Write out each record exactly as given, but do not include the pictures.

────────

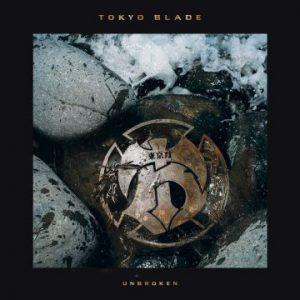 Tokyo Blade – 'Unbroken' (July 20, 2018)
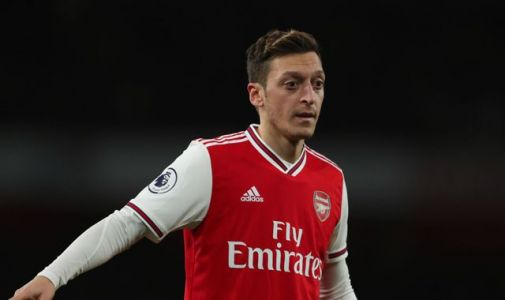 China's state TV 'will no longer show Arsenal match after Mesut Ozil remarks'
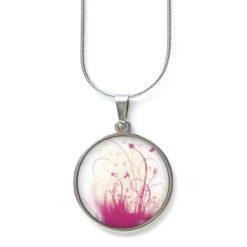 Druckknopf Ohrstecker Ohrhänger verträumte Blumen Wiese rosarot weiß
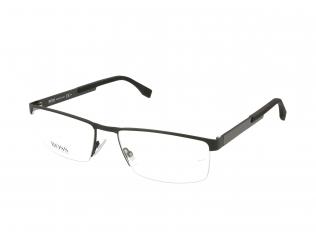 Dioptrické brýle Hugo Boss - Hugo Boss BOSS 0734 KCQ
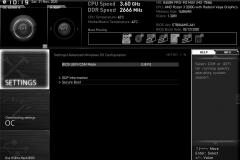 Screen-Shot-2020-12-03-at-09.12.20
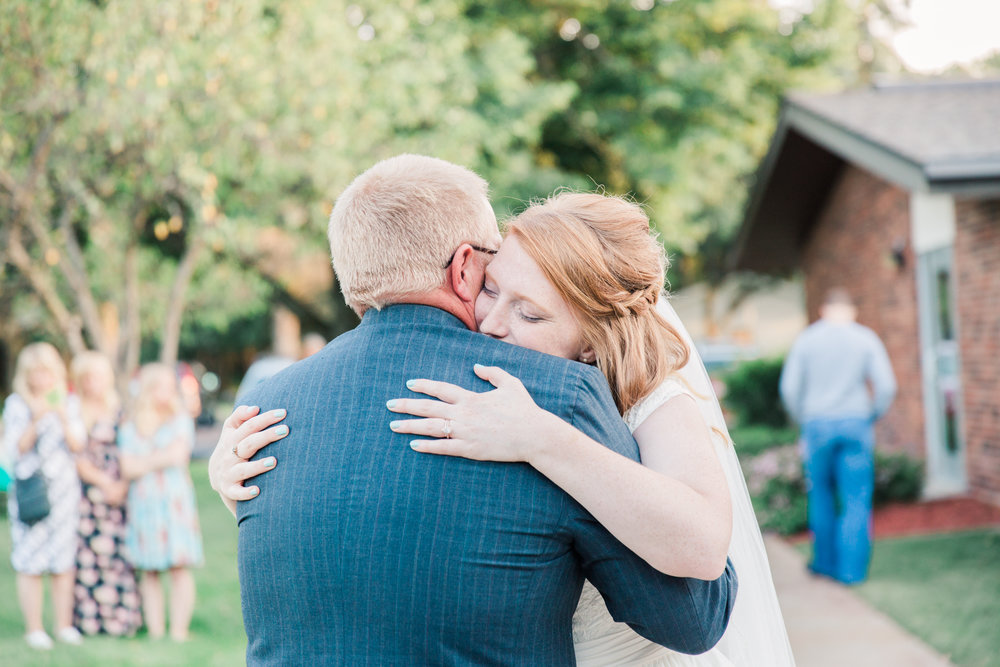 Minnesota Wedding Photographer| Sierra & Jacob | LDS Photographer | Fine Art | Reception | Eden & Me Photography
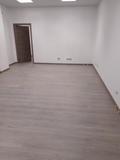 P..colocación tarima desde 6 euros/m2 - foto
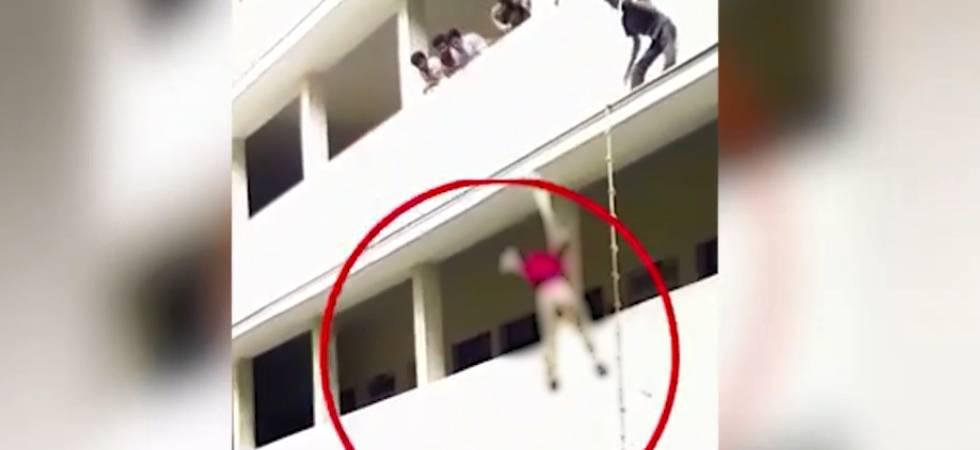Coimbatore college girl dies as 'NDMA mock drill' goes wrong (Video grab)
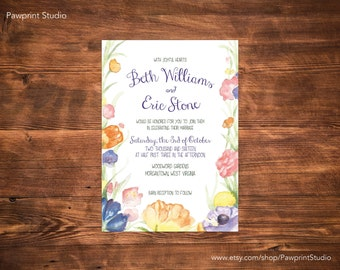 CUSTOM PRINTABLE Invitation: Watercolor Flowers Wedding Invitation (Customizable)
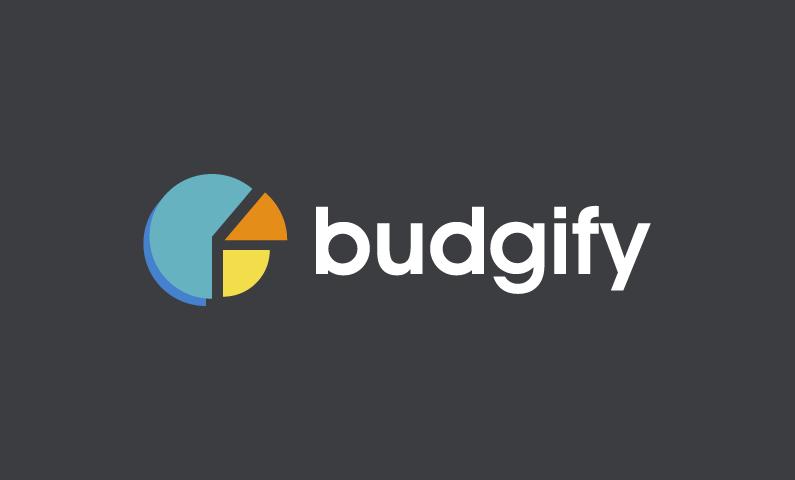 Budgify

────────

# SOLUTION FOR THIS PROBLEM
 Tokyo Blade – 'Unbroken' (July 20, 2018)
 China's state TV 'will no longer show Arsenal match after Mesut Ozil remarks'
 Druckknopf Ohrstecker Ohrhänger verträumte Blumen Wiese rosarot weiß
 Dioptrické brýle Hugo Boss - Hugo Boss BOSS 0734 KCQ
 Screen-Shot-2020-12-03-at-09.12.20
 Minnesota Wedding Photographer| Sierra & Jacob | LDS Photographer | Fine Art | Reception | Eden & Me Photography
 P..colocación tarima desde 6 euros/m2 - foto
Coimbatore college girl dies as 'NDMA mock drill' goes wrong (Video grab)
 CUSTOM PRINTABLE Invitation: Watercolor Flowers Wedding Invitation (Customizable)
 Budgify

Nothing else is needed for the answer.